Anche il latte, che oggi in Occidente è un alimento quotidiano, dai più era consumato solo occasionalmente, perché non poteva essere conservato ed era facile veicolo di infezioni. E’ stato solo alcuni decenni dopo la scoperta della pastorizzazione, in pratica dopo la prima guerra mondiale, che ha cominciato ad essere distribuito nelle città. Ma molti popoli non bevono ancora oggi più latte dopo lo svezzamento.

La cultura medica, giustamente preoccupata del grave stato di denutrizione che imperversava nelle nostre campagne e nei quartieri popolari delle città nei primi decenni del secolo, ha avuto un ruolo importante nella promozione del cibo animale, e la disponibilità di latte, di carne e uova, insieme al miglioramento delle condizioni igieniche delle abitazioni, ha probabilmente contribuito a migliorare lo stato nutrizionale e a difenderci da molte malattie.

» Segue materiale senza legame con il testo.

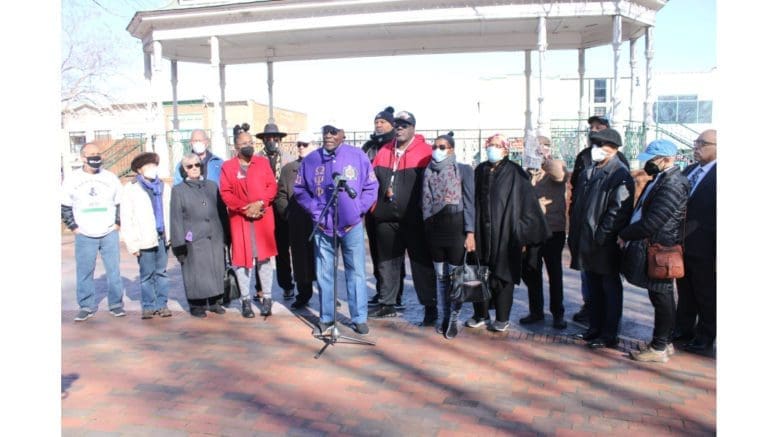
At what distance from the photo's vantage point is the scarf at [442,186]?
578 cm

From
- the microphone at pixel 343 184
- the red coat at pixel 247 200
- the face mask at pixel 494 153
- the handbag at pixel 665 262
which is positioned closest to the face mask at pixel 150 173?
the red coat at pixel 247 200

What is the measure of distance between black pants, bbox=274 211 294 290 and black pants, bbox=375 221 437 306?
1268 mm

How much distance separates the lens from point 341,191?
5707 millimetres

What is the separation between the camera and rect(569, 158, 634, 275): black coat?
204 inches

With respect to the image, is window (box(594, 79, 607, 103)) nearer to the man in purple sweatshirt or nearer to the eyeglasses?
the eyeglasses

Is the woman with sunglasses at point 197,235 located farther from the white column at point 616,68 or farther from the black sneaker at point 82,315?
the white column at point 616,68

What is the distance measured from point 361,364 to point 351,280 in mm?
1065

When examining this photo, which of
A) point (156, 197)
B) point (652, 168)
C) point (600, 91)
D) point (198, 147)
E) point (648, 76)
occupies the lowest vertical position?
point (156, 197)

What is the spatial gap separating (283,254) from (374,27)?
30.7 ft

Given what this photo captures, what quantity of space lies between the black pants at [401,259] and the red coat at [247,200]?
119 cm

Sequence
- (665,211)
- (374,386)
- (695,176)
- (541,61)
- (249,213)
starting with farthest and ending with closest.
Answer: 1. (541,61)
2. (249,213)
3. (695,176)
4. (665,211)
5. (374,386)

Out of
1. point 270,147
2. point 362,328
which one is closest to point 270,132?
point 270,147

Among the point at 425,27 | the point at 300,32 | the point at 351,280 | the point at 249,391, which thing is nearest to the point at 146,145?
the point at 300,32

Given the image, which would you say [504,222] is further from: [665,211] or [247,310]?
[247,310]
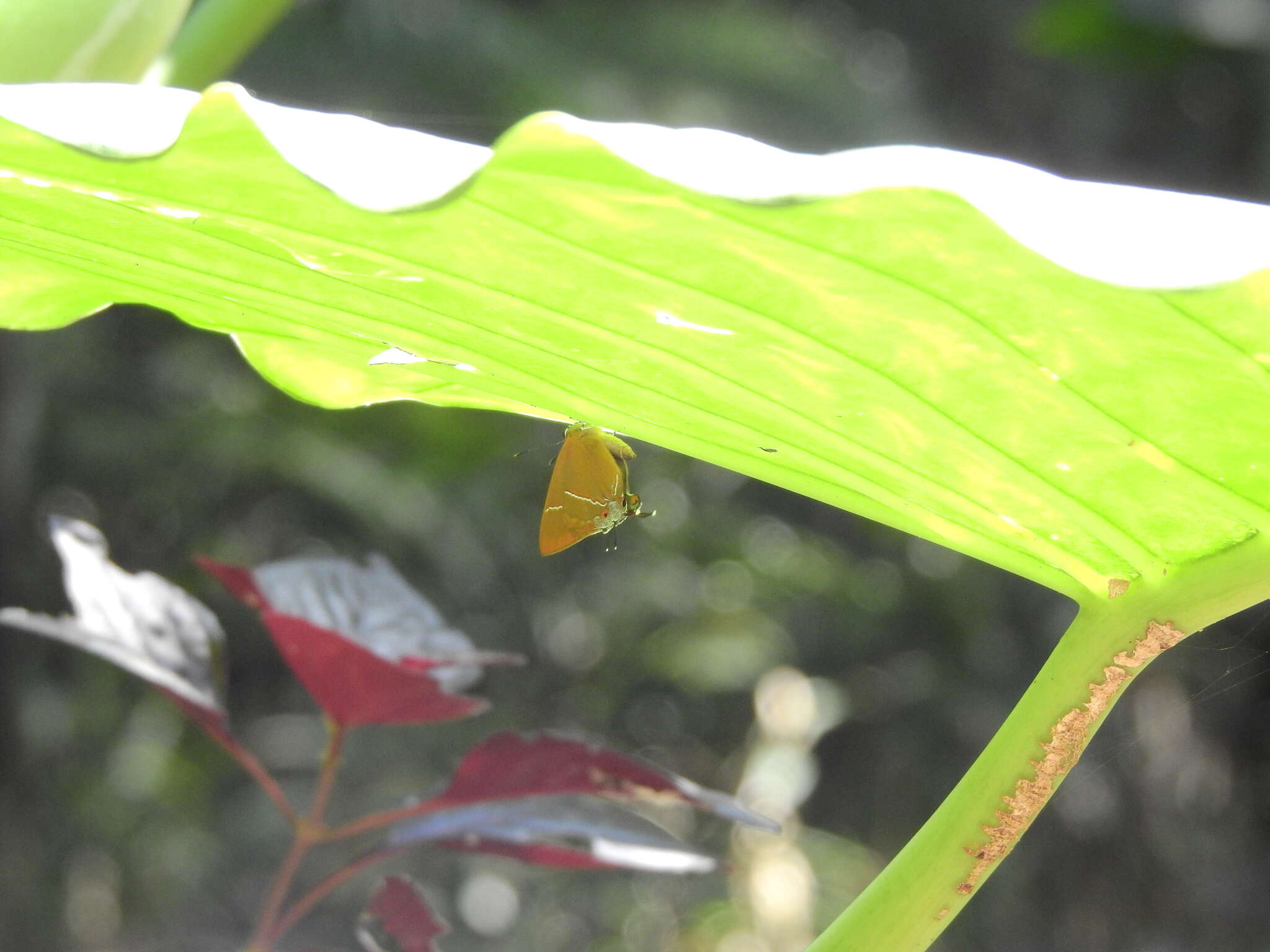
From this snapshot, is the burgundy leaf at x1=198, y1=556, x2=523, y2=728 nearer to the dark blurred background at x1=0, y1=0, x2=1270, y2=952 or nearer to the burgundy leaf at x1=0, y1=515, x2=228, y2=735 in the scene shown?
the burgundy leaf at x1=0, y1=515, x2=228, y2=735

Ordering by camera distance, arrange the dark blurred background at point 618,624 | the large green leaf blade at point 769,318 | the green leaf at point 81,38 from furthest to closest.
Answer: the dark blurred background at point 618,624 < the green leaf at point 81,38 < the large green leaf blade at point 769,318

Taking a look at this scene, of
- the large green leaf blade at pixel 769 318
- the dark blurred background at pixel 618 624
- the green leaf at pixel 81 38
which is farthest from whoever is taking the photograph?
the dark blurred background at pixel 618 624

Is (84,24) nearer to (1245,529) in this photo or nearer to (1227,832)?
(1245,529)

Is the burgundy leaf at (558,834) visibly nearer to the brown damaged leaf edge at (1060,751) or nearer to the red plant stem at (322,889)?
the red plant stem at (322,889)

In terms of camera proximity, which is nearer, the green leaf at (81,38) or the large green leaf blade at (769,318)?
the large green leaf blade at (769,318)

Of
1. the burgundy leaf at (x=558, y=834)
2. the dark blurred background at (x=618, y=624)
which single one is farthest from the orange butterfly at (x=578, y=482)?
the dark blurred background at (x=618, y=624)

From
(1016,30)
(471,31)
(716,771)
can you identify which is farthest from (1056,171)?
(716,771)

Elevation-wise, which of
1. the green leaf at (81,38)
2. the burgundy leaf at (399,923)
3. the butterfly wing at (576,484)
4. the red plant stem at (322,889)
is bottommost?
the red plant stem at (322,889)
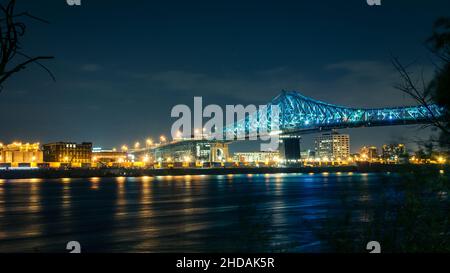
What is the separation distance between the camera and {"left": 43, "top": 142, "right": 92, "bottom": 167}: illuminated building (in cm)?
13438

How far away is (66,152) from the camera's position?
443 feet

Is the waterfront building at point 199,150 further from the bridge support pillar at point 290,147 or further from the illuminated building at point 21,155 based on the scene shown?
the illuminated building at point 21,155

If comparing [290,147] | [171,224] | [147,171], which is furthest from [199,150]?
[171,224]

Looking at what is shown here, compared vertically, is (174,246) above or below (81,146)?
below

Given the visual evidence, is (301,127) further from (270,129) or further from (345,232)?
(345,232)

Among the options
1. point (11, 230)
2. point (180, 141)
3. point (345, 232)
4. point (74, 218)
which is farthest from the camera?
point (180, 141)

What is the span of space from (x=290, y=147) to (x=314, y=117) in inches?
375

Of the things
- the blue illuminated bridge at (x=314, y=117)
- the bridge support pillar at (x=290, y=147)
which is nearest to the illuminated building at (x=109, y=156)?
the blue illuminated bridge at (x=314, y=117)

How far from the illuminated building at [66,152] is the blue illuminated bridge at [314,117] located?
37.7 meters

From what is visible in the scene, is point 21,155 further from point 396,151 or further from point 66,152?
point 396,151

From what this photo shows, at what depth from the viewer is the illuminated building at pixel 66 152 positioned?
441ft

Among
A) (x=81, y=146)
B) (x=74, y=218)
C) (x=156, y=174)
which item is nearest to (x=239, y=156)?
(x=81, y=146)

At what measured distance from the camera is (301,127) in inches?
3841
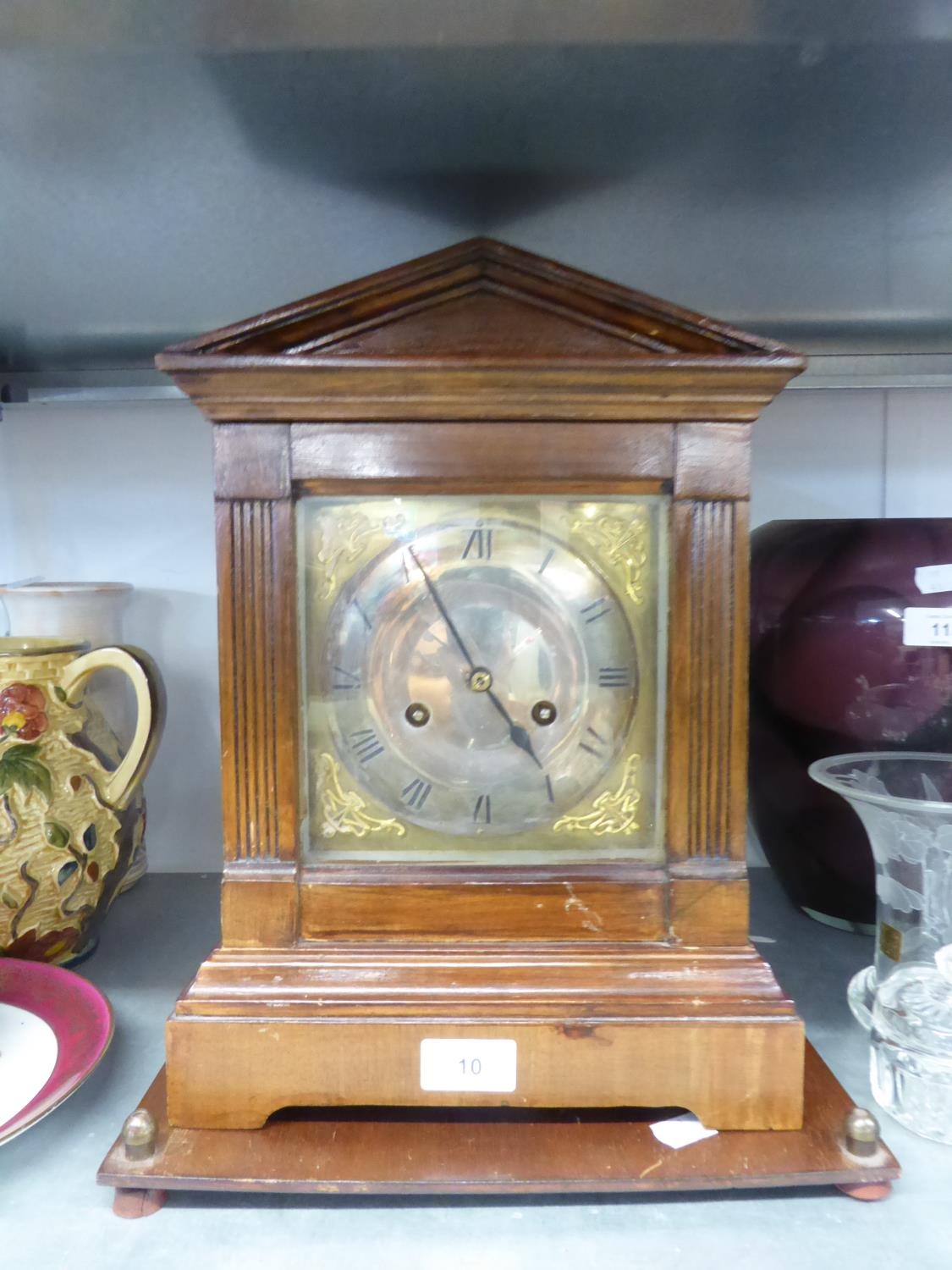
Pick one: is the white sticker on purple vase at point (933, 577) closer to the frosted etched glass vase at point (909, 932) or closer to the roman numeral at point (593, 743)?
the frosted etched glass vase at point (909, 932)

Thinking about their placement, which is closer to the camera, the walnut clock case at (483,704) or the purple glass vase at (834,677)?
the walnut clock case at (483,704)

Ma poi siamo andati troppo avanti su questa strada ed il consumo di cibi animali e di cibi raffinati è entrato in una spirale di interessi produttivi e commerciali che ha completamente sovvertito le tradizioni alimentari dell’uomo. La nostra ricchezza di alimenti, se ben utilizzata, ci consentirebbe una varietà alimentare sufficiente a soddisfare appieno sia le nostre esigenze fisiologiche e nutrizionali, sia il piacere della buona tavola, senza sovraccaricarci di prodotti animali e di cibi impoveriti da trattamenti industriali, che solo il plagio della pubblicità televisiva riesce a farci mangiare.

La carne è certamente un ottimo alimento, ma l’aumento del suo consumo, in particolare delle carni rosse, è uno dei fattori che ha contribuito a far aumentare l’incidenza di molte malattie frequenti nelle popolazioni occidentali, come l’aterosclerosi, l’ipertensione, il tumore dell’intestino.

Inoltre i grassi della carne bovina, delle uova e dei latticini (i cosiddetti grassi saturi) fanno aumentare il livello di colesterolo nel sangue, al contrario dei grassi vegetali come gli oli di oliva e di semi che lo fanno abbassare. Attenzione a moderare quindi il consumo di carni rosse, uova e latticini.